● **OBJECTIVE**
Extract the complete listing and output it unchanged.

(Stored items from a collection)

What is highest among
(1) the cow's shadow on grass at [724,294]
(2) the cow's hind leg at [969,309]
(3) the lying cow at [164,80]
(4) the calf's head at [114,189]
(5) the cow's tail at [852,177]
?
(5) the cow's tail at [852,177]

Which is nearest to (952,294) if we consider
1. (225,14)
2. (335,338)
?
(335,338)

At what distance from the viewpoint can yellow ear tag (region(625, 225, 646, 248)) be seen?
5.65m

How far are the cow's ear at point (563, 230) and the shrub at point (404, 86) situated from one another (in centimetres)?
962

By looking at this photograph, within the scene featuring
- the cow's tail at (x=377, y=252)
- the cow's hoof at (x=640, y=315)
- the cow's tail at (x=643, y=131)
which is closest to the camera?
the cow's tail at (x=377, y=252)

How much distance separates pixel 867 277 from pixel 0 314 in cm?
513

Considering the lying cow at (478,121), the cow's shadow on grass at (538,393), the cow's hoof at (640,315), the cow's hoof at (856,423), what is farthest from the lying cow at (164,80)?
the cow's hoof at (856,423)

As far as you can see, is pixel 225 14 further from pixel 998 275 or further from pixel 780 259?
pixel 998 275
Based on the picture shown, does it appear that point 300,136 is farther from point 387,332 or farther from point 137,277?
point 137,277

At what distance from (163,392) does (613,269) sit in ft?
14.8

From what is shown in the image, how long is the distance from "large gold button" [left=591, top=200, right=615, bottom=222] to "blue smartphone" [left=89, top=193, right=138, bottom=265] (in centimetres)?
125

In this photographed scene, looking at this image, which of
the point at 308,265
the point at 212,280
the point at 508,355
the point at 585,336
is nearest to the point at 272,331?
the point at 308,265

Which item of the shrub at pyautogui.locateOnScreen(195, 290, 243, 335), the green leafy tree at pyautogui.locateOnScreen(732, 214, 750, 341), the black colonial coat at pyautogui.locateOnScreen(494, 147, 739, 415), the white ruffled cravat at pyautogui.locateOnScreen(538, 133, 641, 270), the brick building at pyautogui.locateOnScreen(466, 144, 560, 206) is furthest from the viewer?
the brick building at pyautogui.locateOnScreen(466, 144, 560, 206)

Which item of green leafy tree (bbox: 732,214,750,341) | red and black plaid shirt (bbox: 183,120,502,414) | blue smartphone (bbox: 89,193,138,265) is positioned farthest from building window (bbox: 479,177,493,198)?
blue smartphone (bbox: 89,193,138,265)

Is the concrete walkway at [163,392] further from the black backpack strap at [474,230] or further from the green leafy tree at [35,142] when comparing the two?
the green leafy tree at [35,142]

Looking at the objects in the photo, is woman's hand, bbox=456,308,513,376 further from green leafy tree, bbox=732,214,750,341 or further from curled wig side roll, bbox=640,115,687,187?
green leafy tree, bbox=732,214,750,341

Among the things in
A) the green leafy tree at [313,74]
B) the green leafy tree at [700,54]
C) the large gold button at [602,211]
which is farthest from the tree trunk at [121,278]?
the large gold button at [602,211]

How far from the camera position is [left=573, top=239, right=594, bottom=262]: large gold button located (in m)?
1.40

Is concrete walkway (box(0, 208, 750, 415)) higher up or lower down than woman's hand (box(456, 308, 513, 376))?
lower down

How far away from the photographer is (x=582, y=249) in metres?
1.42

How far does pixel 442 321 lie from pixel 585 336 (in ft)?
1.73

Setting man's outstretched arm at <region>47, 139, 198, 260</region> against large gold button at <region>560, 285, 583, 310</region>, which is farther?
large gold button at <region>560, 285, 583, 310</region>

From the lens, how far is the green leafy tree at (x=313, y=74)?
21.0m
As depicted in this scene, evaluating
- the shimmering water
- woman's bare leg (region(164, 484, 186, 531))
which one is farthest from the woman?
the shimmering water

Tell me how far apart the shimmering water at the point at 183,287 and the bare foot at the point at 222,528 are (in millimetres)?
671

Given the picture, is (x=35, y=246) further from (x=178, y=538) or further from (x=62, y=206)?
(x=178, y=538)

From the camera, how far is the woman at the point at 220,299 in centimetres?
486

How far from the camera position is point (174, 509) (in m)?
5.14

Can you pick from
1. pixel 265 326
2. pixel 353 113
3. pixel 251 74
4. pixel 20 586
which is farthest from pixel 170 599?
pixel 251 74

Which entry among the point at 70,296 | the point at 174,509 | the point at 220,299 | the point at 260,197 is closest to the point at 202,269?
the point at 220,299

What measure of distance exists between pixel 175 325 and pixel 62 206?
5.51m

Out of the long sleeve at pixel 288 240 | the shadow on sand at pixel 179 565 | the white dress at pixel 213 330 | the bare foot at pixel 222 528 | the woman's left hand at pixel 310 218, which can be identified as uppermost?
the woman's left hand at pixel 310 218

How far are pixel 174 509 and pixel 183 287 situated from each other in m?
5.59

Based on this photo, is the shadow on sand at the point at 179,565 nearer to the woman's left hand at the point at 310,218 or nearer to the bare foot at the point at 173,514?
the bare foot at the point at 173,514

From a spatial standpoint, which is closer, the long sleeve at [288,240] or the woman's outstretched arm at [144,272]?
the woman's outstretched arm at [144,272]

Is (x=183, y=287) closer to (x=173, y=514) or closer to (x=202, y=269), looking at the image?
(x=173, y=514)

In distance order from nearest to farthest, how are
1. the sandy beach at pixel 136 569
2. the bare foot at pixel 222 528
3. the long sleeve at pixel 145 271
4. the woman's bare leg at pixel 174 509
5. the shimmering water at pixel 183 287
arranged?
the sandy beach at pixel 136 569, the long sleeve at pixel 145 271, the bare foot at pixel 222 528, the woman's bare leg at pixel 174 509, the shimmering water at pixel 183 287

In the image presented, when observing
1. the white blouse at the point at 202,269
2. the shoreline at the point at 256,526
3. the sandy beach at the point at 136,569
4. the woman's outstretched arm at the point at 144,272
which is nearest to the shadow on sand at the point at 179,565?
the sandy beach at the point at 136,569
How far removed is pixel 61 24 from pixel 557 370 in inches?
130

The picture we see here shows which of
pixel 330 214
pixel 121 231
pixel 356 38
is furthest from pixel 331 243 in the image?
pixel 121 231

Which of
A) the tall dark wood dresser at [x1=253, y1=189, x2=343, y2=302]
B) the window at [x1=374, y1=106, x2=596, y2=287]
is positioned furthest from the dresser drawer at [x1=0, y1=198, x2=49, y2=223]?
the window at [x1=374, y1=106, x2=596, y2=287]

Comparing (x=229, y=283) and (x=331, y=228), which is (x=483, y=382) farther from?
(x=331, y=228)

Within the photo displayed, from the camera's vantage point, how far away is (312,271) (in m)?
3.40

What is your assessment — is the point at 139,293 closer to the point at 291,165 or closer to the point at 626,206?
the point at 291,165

● **FINAL RESULT**
What is highest among
(1) the cow's shadow on grass at [724,294]
(2) the cow's hind leg at [969,309]
(3) the lying cow at [164,80]
(4) the calf's head at [114,189]
(5) the cow's tail at [852,177]
?
(5) the cow's tail at [852,177]

Which is nearest to (952,294) if we consider
1. (225,14)
2. (335,338)
?
(335,338)

At what distance from the viewpoint can yellow ear tag (region(625, 225, 646, 248)) be seen?
5.65m

How far are the cow's ear at point (563, 230) and the shrub at point (404, 86) situated from one another (in centimetres)?
962

By looking at this photograph, within the scene featuring
- the cow's tail at (x=377, y=252)
- the cow's hoof at (x=640, y=315)
- the cow's tail at (x=643, y=131)
which is closest to the camera?
the cow's tail at (x=377, y=252)

How much distance separates pixel 867 277 from pixel 0 314 in cm?
513

Considering the lying cow at (478,121), the cow's shadow on grass at (538,393), the cow's hoof at (640,315), the cow's hoof at (856,423), what is farthest from the lying cow at (164,80)?
the cow's hoof at (856,423)

As far as you can see, is pixel 225 14 further from pixel 998 275 or further from pixel 780 259?
pixel 998 275
Based on the picture shown, does it appear that point 300,136 is farther from point 387,332 or farther from point 137,277?
point 137,277

At what distance from (163,392) does (613,269) sit in ft?
14.8

From what is shown in the image, how long is the distance from "large gold button" [left=591, top=200, right=615, bottom=222] to "blue smartphone" [left=89, top=193, right=138, bottom=265] (in centimetres)?
125

In this photographed scene, looking at this image, which of
the point at 308,265
the point at 212,280
the point at 508,355
the point at 585,336
is nearest to the point at 272,331?
the point at 308,265

Which item of the shrub at pyautogui.locateOnScreen(195, 290, 243, 335), the green leafy tree at pyautogui.locateOnScreen(732, 214, 750, 341), the black colonial coat at pyautogui.locateOnScreen(494, 147, 739, 415), the white ruffled cravat at pyautogui.locateOnScreen(538, 133, 641, 270), the brick building at pyautogui.locateOnScreen(466, 144, 560, 206) is furthest from the viewer?
the brick building at pyautogui.locateOnScreen(466, 144, 560, 206)

Which item of green leafy tree (bbox: 732,214,750,341) | red and black plaid shirt (bbox: 183,120,502,414) | blue smartphone (bbox: 89,193,138,265) is positioned farthest from building window (bbox: 479,177,493,198)?
blue smartphone (bbox: 89,193,138,265)

Is the concrete walkway at [163,392] further from the black backpack strap at [474,230] or further from the green leafy tree at [35,142] when comparing the two?
the green leafy tree at [35,142]

Looking at the objects in the photo, is woman's hand, bbox=456,308,513,376 further from green leafy tree, bbox=732,214,750,341 or further from curled wig side roll, bbox=640,115,687,187?
green leafy tree, bbox=732,214,750,341

Among the things in
A) the green leafy tree at [313,74]
B) the green leafy tree at [700,54]
C) the large gold button at [602,211]
which is farthest from the tree trunk at [121,278]?
the large gold button at [602,211]

How far from the camera position is [left=573, top=239, right=594, bottom=262]: large gold button located (in m)?
1.40

Is concrete walkway (box(0, 208, 750, 415)) higher up or lower down than woman's hand (box(456, 308, 513, 376))?
lower down

How far away from the photographer is (x=582, y=249) in metres?
1.42

How far does pixel 442 321 lie from pixel 585 336 (in ft)?
1.73

Setting man's outstretched arm at <region>47, 139, 198, 260</region> against large gold button at <region>560, 285, 583, 310</region>, which is farther?
large gold button at <region>560, 285, 583, 310</region>

From the lens, how far is the green leafy tree at (x=313, y=74)?
21.0m
As depicted in this scene, evaluating
- the shimmering water
- woman's bare leg (region(164, 484, 186, 531))
which one is farthest from the woman?
the shimmering water

Tell me how far apart the shimmering water at the point at 183,287 and the bare foot at the point at 222,528 are (in millimetres)?
671

Given the picture, is (x=35, y=246) further from (x=178, y=538) or further from (x=62, y=206)?
(x=178, y=538)

From the camera, how far is the woman at the point at 220,299 in centimetres?
486

How far from the camera position is point (174, 509) (in m)?
5.14

Can you pick from
1. pixel 265 326
2. pixel 353 113
3. pixel 251 74
4. pixel 20 586
which is farthest from pixel 170 599?
pixel 251 74

Which entry among the point at 70,296 | the point at 174,509 | the point at 220,299 | the point at 260,197 is closest to the point at 202,269?
the point at 220,299

What measure of distance exists between pixel 175 325 and pixel 62 206?
5.51m

Out of the long sleeve at pixel 288 240 | the shadow on sand at pixel 179 565 | the white dress at pixel 213 330 | the bare foot at pixel 222 528 | the woman's left hand at pixel 310 218, which can be identified as uppermost?
the woman's left hand at pixel 310 218

How far are pixel 174 509 and pixel 183 287 situated from each other in m?
5.59

Based on this photo, is the shadow on sand at the point at 179,565 nearer to the woman's left hand at the point at 310,218 or nearer to the bare foot at the point at 173,514?
the bare foot at the point at 173,514

From a spatial standpoint, which is closer, the long sleeve at [288,240] or the woman's outstretched arm at [144,272]?
the woman's outstretched arm at [144,272]

Is (x=183, y=287) closer to (x=173, y=514) or closer to (x=202, y=269), looking at the image?
(x=173, y=514)

In distance order from nearest to farthest, how are
1. the sandy beach at pixel 136 569
2. the bare foot at pixel 222 528
3. the long sleeve at pixel 145 271
4. the woman's bare leg at pixel 174 509
5. the shimmering water at pixel 183 287
arranged?
the sandy beach at pixel 136 569, the long sleeve at pixel 145 271, the bare foot at pixel 222 528, the woman's bare leg at pixel 174 509, the shimmering water at pixel 183 287

In the image presented, when observing
1. the white blouse at the point at 202,269
2. the shoreline at the point at 256,526
3. the sandy beach at the point at 136,569
4. the woman's outstretched arm at the point at 144,272
which is nearest to the shadow on sand at the point at 179,565?
the sandy beach at the point at 136,569
How far removed is pixel 61 24 from pixel 557 370 in inches?
130

The picture we see here shows which of
pixel 330 214
pixel 121 231
pixel 356 38
is furthest from pixel 331 243 in the image?
pixel 121 231

Which of
A) the tall dark wood dresser at [x1=253, y1=189, x2=343, y2=302]
B) the window at [x1=374, y1=106, x2=596, y2=287]
is positioned furthest from the dresser drawer at [x1=0, y1=198, x2=49, y2=223]?
the window at [x1=374, y1=106, x2=596, y2=287]

Comparing (x=229, y=283) and (x=331, y=228), which is (x=483, y=382) farther from?
(x=331, y=228)

Within the photo displayed, from the camera's vantage point, how far away is (312,271) (in m)?
3.40

What is your assessment — is the point at 139,293 closer to the point at 291,165 or closer to the point at 626,206?
the point at 291,165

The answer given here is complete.